**Text provided:**
::::::

Music and Vision homepage

 

<<  -- 5 --  Roderic Dunnett    AN UNUSUAL OPERA

-------------------------------

It was the rather well-managed night-scene (Act II), but above all the water-sprites' appeals, complete with some rather good blocking and gestures (most of the attempts at stylised gesture in this production were hopeless, or at least pathetically executed; a director's 'good idea' is only a good wheeze when it is actually carried off), which finally won me -- and I suspect, the audience, over. The later scenes, quite regardless of the fact that patrons had wined and dined pleasantly in Garsington's fabulous garden in the meanwhile, seemed to acquire a cogency that Act I frankly, after (by all accounts) a superb overture that rivalled the subtle instrumentation of Rimsky's gorgeous Act II prelude) seemed to lack.

::::::

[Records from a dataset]
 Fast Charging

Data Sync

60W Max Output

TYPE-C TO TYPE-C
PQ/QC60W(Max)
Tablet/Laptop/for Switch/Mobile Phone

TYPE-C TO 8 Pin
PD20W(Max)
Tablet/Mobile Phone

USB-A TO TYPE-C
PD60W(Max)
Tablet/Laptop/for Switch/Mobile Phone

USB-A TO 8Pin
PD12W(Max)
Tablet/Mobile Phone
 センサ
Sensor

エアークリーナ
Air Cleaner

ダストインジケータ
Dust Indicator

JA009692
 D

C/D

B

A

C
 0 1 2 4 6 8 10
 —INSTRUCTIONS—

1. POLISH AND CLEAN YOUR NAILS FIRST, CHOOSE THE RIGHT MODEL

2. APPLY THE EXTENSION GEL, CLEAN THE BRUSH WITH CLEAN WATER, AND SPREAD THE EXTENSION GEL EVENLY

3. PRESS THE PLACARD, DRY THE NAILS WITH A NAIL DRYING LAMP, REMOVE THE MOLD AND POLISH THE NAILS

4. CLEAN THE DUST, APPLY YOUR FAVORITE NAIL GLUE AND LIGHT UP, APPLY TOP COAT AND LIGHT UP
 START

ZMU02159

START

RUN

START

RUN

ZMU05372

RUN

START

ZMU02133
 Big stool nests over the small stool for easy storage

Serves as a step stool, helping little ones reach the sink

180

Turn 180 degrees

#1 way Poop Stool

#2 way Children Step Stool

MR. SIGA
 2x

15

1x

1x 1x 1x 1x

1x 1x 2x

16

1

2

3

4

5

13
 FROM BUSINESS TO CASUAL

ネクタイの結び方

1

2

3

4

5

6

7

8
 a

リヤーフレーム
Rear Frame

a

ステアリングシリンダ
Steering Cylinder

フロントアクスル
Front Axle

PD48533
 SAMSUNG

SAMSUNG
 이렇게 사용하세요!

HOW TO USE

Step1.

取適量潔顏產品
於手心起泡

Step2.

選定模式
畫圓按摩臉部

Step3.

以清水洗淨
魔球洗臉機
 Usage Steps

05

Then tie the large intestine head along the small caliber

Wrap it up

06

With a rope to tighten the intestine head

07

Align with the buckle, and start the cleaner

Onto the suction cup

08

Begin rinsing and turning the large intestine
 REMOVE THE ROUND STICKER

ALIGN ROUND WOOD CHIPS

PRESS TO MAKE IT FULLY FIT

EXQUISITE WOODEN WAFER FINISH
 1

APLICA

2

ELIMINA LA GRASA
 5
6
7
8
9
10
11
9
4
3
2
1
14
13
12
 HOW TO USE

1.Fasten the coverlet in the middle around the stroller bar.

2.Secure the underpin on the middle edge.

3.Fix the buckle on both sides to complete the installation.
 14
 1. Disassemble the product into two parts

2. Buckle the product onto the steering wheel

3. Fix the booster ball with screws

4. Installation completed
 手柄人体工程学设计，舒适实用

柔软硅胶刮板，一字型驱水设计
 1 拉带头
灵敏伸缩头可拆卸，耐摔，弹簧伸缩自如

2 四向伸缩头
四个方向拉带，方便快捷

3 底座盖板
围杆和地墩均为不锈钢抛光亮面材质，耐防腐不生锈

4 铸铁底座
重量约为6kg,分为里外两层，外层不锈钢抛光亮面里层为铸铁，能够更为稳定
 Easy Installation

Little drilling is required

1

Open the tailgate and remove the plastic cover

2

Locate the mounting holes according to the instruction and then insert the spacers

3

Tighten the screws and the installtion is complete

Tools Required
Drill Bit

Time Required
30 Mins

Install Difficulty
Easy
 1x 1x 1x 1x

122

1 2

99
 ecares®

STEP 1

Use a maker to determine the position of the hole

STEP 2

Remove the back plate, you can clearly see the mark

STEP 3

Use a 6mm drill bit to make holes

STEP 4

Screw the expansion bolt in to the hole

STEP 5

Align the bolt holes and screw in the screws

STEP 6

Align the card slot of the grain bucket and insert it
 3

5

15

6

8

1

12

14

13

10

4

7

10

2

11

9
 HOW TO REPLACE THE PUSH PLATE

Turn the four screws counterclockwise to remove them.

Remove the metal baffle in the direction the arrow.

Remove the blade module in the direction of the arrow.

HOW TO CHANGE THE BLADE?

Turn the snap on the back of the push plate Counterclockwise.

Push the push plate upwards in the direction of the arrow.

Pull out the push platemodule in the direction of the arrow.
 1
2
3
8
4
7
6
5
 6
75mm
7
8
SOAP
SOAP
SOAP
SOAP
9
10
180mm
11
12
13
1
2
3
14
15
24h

::::::

**What you need to do:**
**A.** According to the opera review, where had patrons wined and dined during the performance?
**B.** Output the passage of the opera review between "<<  -- 5 --  Roderic" and "seemed to lack.", inclusive.

**Results in order:**
**A.** In Garsington's garden.

**B.**
<<  -- 5 --  Roderic Dunnett    AN UNUSUAL OPERA

-------------------------------

It was the rather well-managed night-scene (Act II), but above all the water-sprites' appeals, complete with some rather good blocking and gestures (most of the attempts at stylised gesture in this production were hopeless, or at least pathetically executed; a director's 'good idea' is only a good wheeze when it is actually carried off), which finally won me -- and I suspect, the audience, over. The later scenes, quite regardless of the fact that patrons had wined and dined pleasantly in Garsington's fabulous garden in the meanwhile, seemed to acquire a cogency that Act I frankly, after (by all accounts) a superb overture that rivalled the subtle instrumentation of Rimsky's gorgeous Act II prelude) seemed to lack.